En nuestro particular enfoque egocentrista tendemos a pensar que las caravanas y los problemas de circulación a los que nos enfrentamos día tras día son algo muy nuestro. Que el actual flujo de coches, transportes y mercancías ha terminado provocando la adopción de medidas como las calles peatonales, los bolardos para impedir el paso de vehículos, o incluso soluciones como las de Madrid Central para restringir el tráfico. Nada más lejos de la realidad.
Aunque la perspectiva vendida por el mundo del cine hace que nos imaginemos una Roma del antiguo Imperio Romano mucho más ordenada, lo cierto es que aquello era un caos absoluto cuyo éxito poblacional se convirtió en su peor enemigo. Todo el mundo quería vivir y hacer negocios en la capital del imperio, lo que provocó que sus gobiernos tuviesen que tirar de inventiva para mantener a raya la situación.
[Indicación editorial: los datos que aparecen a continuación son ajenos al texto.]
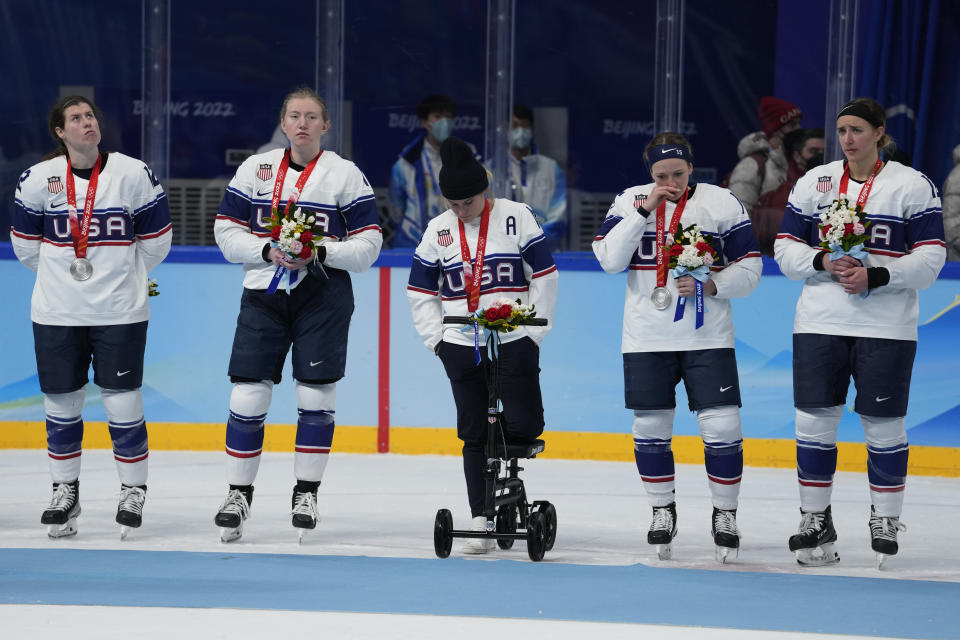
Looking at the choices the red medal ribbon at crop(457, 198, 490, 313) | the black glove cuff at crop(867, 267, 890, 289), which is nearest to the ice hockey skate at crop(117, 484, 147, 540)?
the red medal ribbon at crop(457, 198, 490, 313)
A menudo con medidas que, en realidad, nuestra época se ha limitado a copiar sin inventar absolutamente nada.
El caos de la M-30 romana
Entre los muchos detalles que la catástrofe de Pompeya dejó detenidos en el tiempo, siempre se suele acudir a los cuerpos cubiertos de ceniza o los frescos que adornaban las paredes o suelo de su ciudad romana. Sin embargo, los restos arqueológicos también se convirtieron en una cápsula temporal de cómo era la parte más mundana de la vida en su ciudad: la que mostraba el suelo de sus calles.
Lo que en otras ciudades había terminado reparado cuando se creía necesario, en las excavaciones revelaba calzadas absolutamente destrozadas, con piedras marcadas por las huellas de los enormes y pesados carros que transitaban por ellas y que, poco a poco, iban limando la piedra hasta dejar surcos que aún se mantienen a día de hoy.
Si ocurría en Pompeya, también lo hacía en Roma, donde el auge de la capital del imperio provocó que la ciudad superase el medio millón de habitantes en su momento más favorecido. Los más adinerados querían acumularse allí en busca de los favores que otorgaban sus clases más altas, y los más pobres también querían hacer lo propio en busca de la oportunidad que podía cambiarles la vida frente a una mayor oportunidad de negocio.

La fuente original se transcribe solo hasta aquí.